[Records from a data source]
################

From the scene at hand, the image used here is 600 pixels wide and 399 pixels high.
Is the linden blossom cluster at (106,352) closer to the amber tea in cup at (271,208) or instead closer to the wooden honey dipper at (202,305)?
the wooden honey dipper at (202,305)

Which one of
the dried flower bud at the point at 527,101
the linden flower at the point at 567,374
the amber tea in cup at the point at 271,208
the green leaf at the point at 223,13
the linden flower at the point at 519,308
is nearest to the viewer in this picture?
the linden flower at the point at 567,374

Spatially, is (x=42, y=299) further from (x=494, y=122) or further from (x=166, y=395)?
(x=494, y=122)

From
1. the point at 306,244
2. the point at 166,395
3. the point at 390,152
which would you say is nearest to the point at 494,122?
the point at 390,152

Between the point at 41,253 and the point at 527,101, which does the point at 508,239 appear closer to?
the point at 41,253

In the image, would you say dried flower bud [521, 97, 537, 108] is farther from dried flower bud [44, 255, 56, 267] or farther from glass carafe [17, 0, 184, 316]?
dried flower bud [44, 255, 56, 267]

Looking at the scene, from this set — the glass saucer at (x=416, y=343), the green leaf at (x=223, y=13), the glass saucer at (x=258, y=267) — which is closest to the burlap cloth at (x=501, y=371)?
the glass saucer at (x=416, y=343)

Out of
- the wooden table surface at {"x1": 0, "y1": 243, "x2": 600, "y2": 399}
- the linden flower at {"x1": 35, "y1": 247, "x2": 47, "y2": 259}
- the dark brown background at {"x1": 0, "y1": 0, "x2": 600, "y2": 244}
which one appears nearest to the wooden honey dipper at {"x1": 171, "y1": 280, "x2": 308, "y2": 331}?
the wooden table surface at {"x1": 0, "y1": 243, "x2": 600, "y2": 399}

################

*Exercise description:* Reproduce every row above, substituting "mint leaf" for each occurrence of "green leaf" and leaving everything else unchanged.

*Written response:*
From the scene at hand, the image used here is 600 pixels wide and 399 pixels high.
Is the linden blossom cluster at (106,352) closer to the amber tea in cup at (271,208) or instead closer to the wooden honey dipper at (202,305)?
the wooden honey dipper at (202,305)

Which one of
the dried flower bud at the point at 527,101
the linden flower at the point at 567,374
the amber tea in cup at the point at 271,208
the mint leaf at the point at 223,13
the linden flower at the point at 519,308
is nearest to the viewer in this picture?
the linden flower at the point at 567,374

Spatially, is (x=42, y=299) further from (x=494, y=122) or further from (x=166, y=395)?
(x=494, y=122)

From
1. the point at 306,244
2. the point at 166,395
3. the point at 390,152
which would you say is nearest to the point at 494,122?
the point at 390,152

Between the point at 41,253 and the point at 527,101, which does the point at 508,239 appear closer to?
the point at 41,253

In the image, would you say dried flower bud [521, 97, 537, 108] is farther from dried flower bud [44, 255, 56, 267] or farther from glass carafe [17, 0, 184, 316]?
dried flower bud [44, 255, 56, 267]

Looking at the scene, from this set — the glass saucer at (x=416, y=343), the mint leaf at (x=223, y=13), the glass saucer at (x=258, y=267) — which is closest to the burlap cloth at (x=501, y=371)?
the glass saucer at (x=416, y=343)

Out of
- the wooden table surface at {"x1": 0, "y1": 243, "x2": 600, "y2": 399}
- the linden flower at {"x1": 35, "y1": 247, "x2": 47, "y2": 259}
- the dark brown background at {"x1": 0, "y1": 0, "x2": 600, "y2": 244}
which one appears nearest to the wooden honey dipper at {"x1": 171, "y1": 280, "x2": 308, "y2": 331}?
the wooden table surface at {"x1": 0, "y1": 243, "x2": 600, "y2": 399}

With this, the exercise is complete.